Technical Foundations and the USB-C of AI

One of the most significant parts of this ecosystem is the Model Context Protocol, often described as the USB-C for AI. This protocol allows the tool to connect to various data sources and external services through a standardized interface. It means the agent can pull information from a Jira ticket, read a design doc in Google Drive, or query a production database to help diagnose a bug.

Yusuke Kaji, General Manager of AI at Rakuten, noted that the latest versions of the underlying models have shown a significant leap in reasoning. He shared that for their team, the tool produced the best iOS code they had tested, showing better architecture and reaching for modern tooling even when not explicitly asked. This level of autonomy is driven by the tool’s ability to create a plan before it touches any code. It uses a “Plan-Act-Verify” loop where it first outlines its intended steps, executes those steps, and then verifies the results by running the actual code.

Performance by the Numbers

Recent data highlights why this approach is gaining traction. In the BigCodeBench Hard evaluation, which tests AI models on practical and challenging programming tasks, the models powering Claude Code have consistently stayed at the top of the leaderboard. For example, Claude 3.7 Sonnet achieved a 35.8% Pass@1 score, which is a notable lead over many competing models that struggle with multi-step reasoning and complex tool use.
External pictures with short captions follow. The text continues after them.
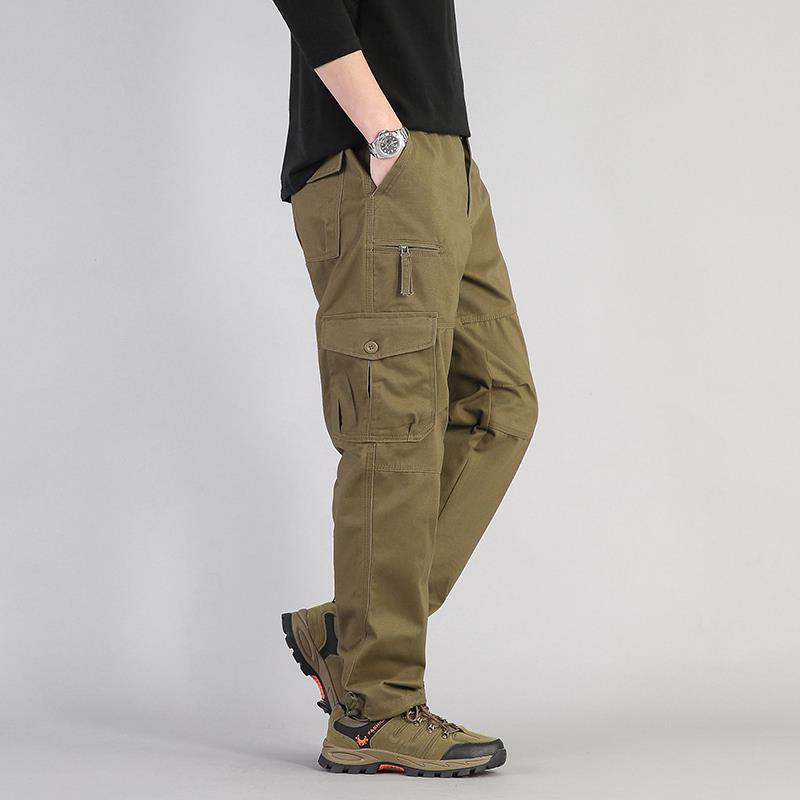 Herren Locker Geschnittene Latzhose mit Geradem Bein und Mehreren Taschen I Ideal für alle Jahreszeiten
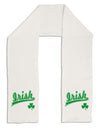 Irish Jersey Adult Fleece 64&#x22; Scarf-TooLoud-White-One-Size-Adult-Davson Sales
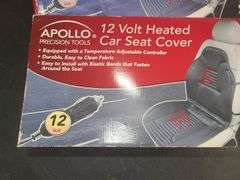 2) Apollo 12 Volt Heated Car Seat Covers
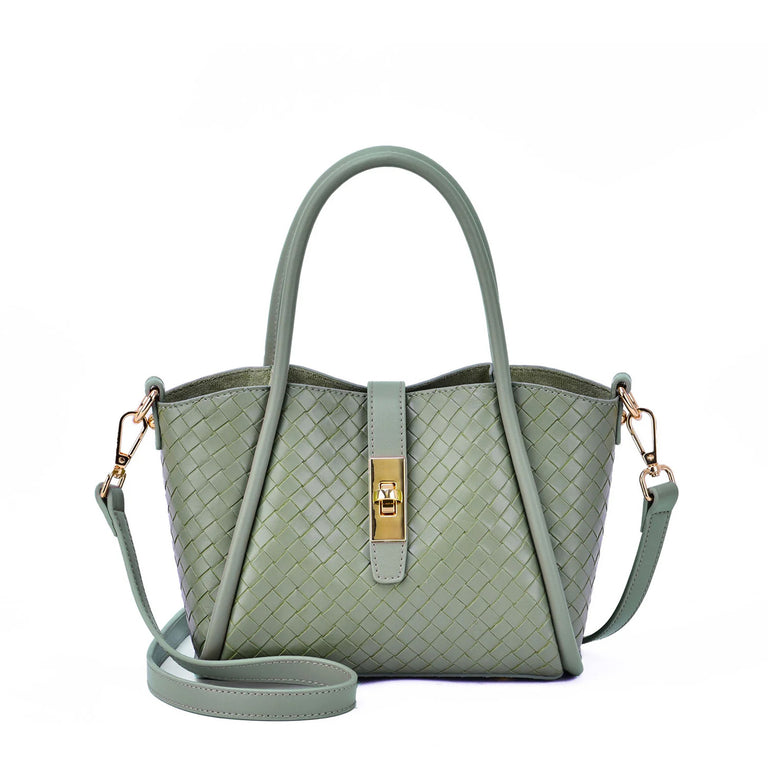 Women's Mellow World, Michelle Woven Embossed Crossbody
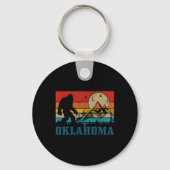 Oklahoma Bigfoot gebergte Hiking Camping Sleutelhanger (Voorkant)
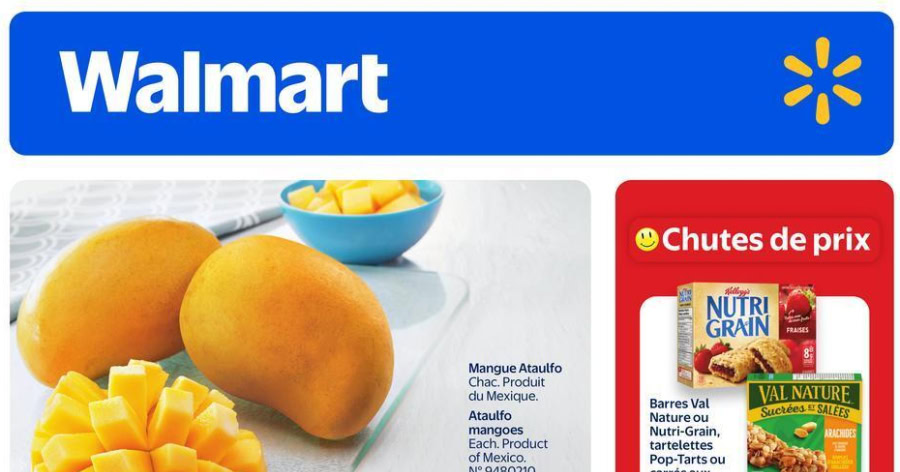 Circulaire Walmart du 9 au 15 avril 2026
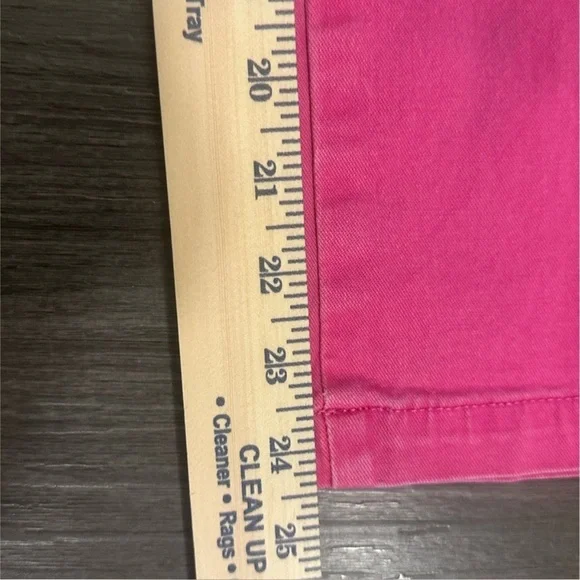 J.Crew Slim Wide Leg Crop Pant Hot Pink Size 27 - Picture 6 of 7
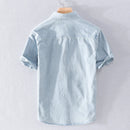 Men Blue Denim Shirts Summer Men Cotton Blue Denim Shirts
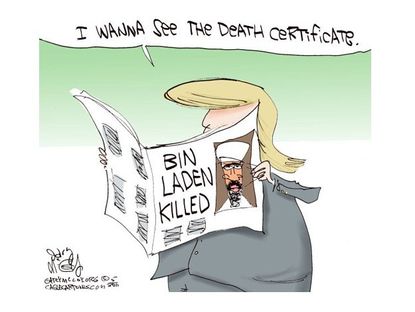 Bin Laden gets The Donald treatment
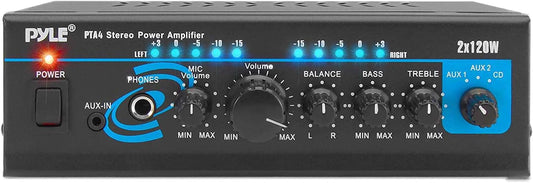 Pyle Home Audio Power Amplifier System for High Quality Sound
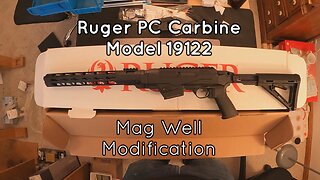 Ruger PC Carbine Model 19122 Part 2 - Mag Well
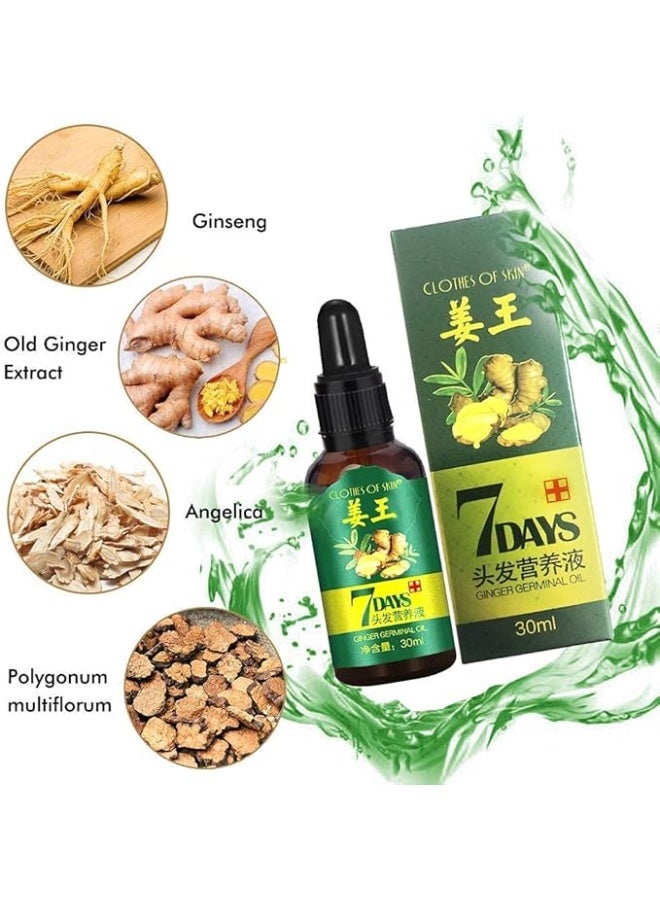 7 Days King of  Ginger Germinal Oil 30 ml Hair Growth Scalp Care Strengthening Nourishing Oil - Image 3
Internal testing at Anthropic also suggests a high level of user satisfaction. When comparing newer versions of the coding agent to their predecessors, users preferred the more advanced models roughly 70% of the time. These users reported that the tool was much more effective at reading the full context of a project before making changes, which prevented the common issue of the AI duplicating logic or missing important dependencies.

Project Memory and Custom Skills

To prevent the AI from repeating the same mistakes, the system uses a file called CLAUDE.md. This file acts as the persistent memory for a project. If a team has a specific way they want their CSS organized or a particular library they prefer for data fetching, they can record those rules in this file. Every time a session starts, the tool reads these instructions.
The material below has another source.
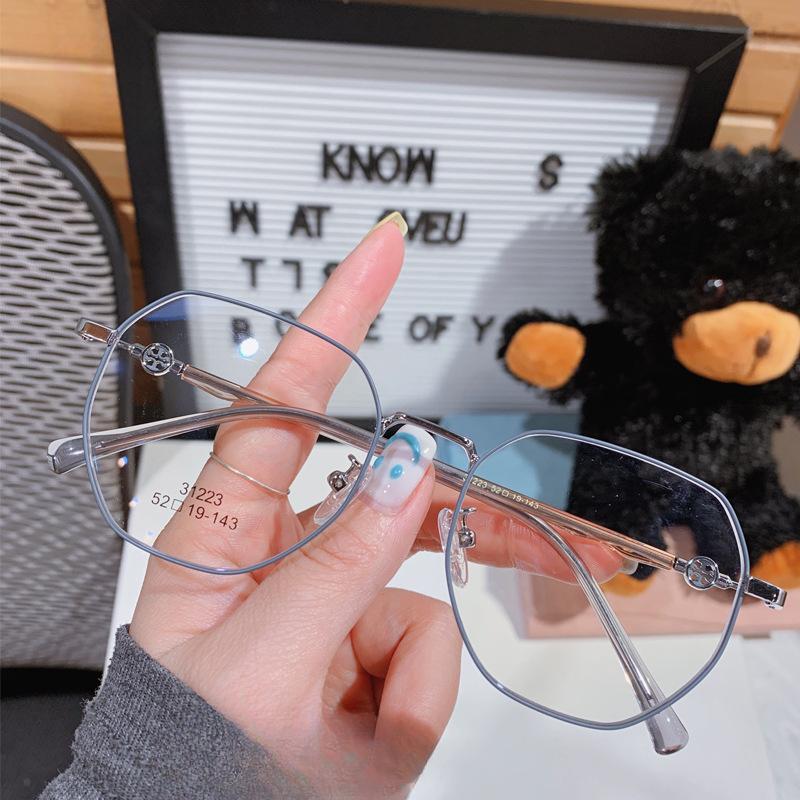 

Мужские и женские оптические очки с большой оправой с градиентом и оптическими очками для близорукости, оправа для очков, многоугольная винтажная оправа для очков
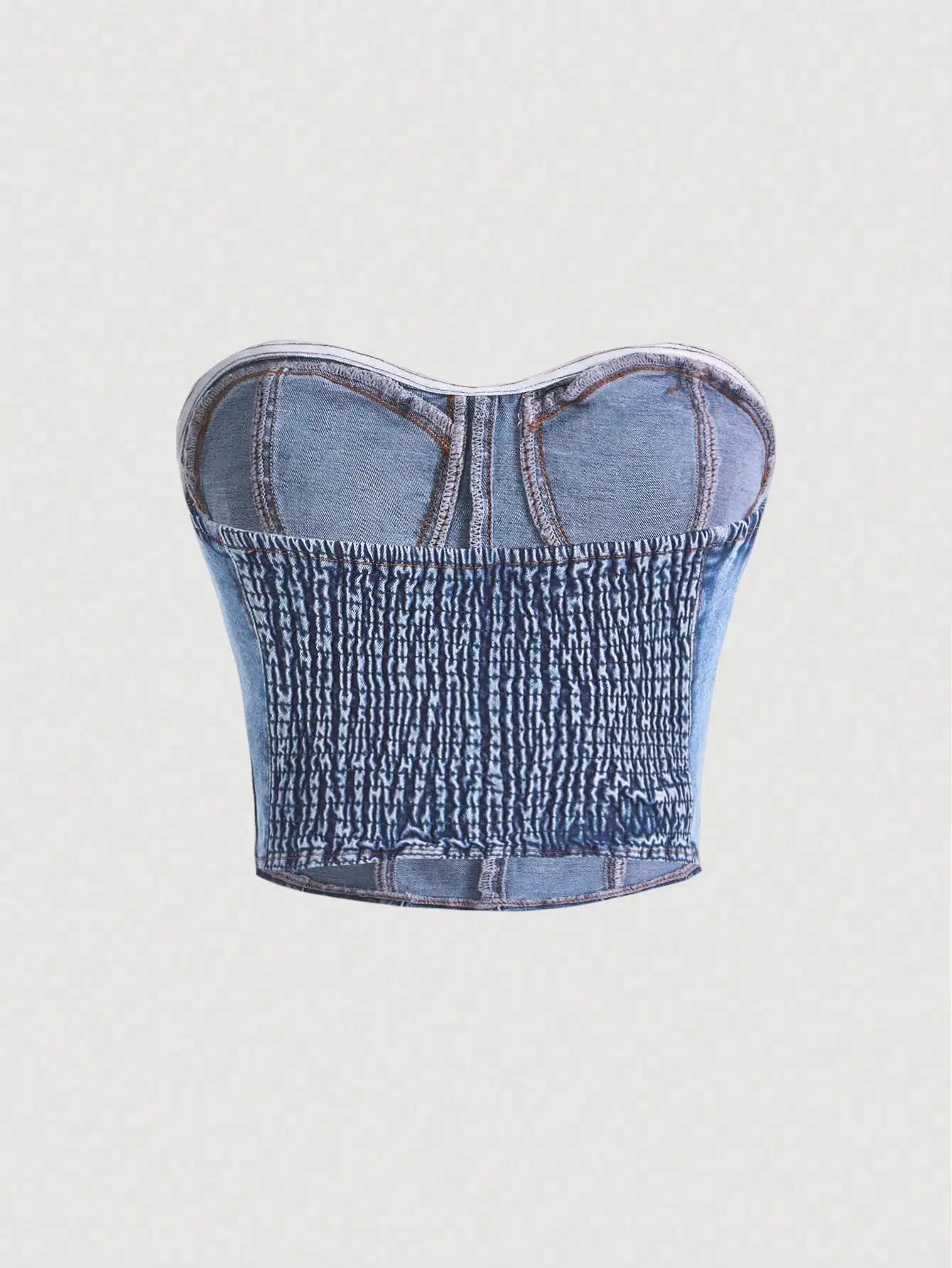European style plunging neck denim spring new style sexy and intense allure fitted waist shaping design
Boris, the creator of the tool, explained that his team shares a single CLAUDE.md for their own repository. Whenever they see the AI do something incorrectly, they add a rule to that file so it knows better next time. This creates a compounding effect where the AI becomes more specialized for that specific codebase over time. Teams can also create “Skills,” which are essentially custom workflows or slash commands that package up complex tasks. A developer might create a /review-pr skill that automatically checks for security vulnerabilities and code style before a human ever looks at the pull request.

Security and Local Control

A common concern with AI in development is where the data goes. Because this tool runs locally, it follows a “human-in-the-loop” security model. It cannot push code to a remote repository or delete important files without explicit permission from the user. It functions as a local process that has the permissions of the developer who launched it.
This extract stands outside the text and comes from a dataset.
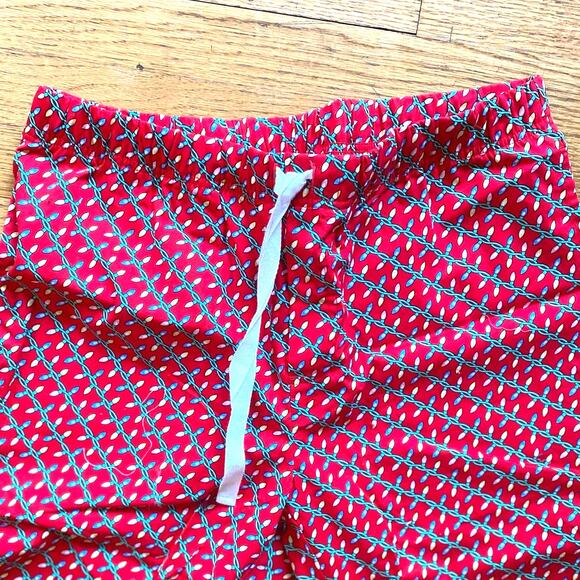 Holiday Lights Lounge Pants Medium NWT Men Red - Picture 7 of 8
The tool also allows for parallel agents. If a project is massive, a lead agent can coordinate the work while assigning subtasks to other agents. This means a developer can have one agent refactoring the backend while another updates the frontend documentation. This parallel processing is significantly faster than a human trying to manage five different branches at once.

The Future of the Terminal

As coding moves toward a future where AI handles more of the “busy work,” the terminal is becoming the central hub for orchestration. The goal is not to replace the human programmer but to remove the friction of the development cycle. By handling the tedious parts of the job like writing unit tests, fixing linting errors, or updating dependencies, the tool lets engineers focus on high-level architecture and creative problem-solving. It represents a move toward a more integrated, intelligent, and autonomous environment where the line between the developer and their tools begins to blur.

Reporting and analysis from the NY Weekly editorial desk.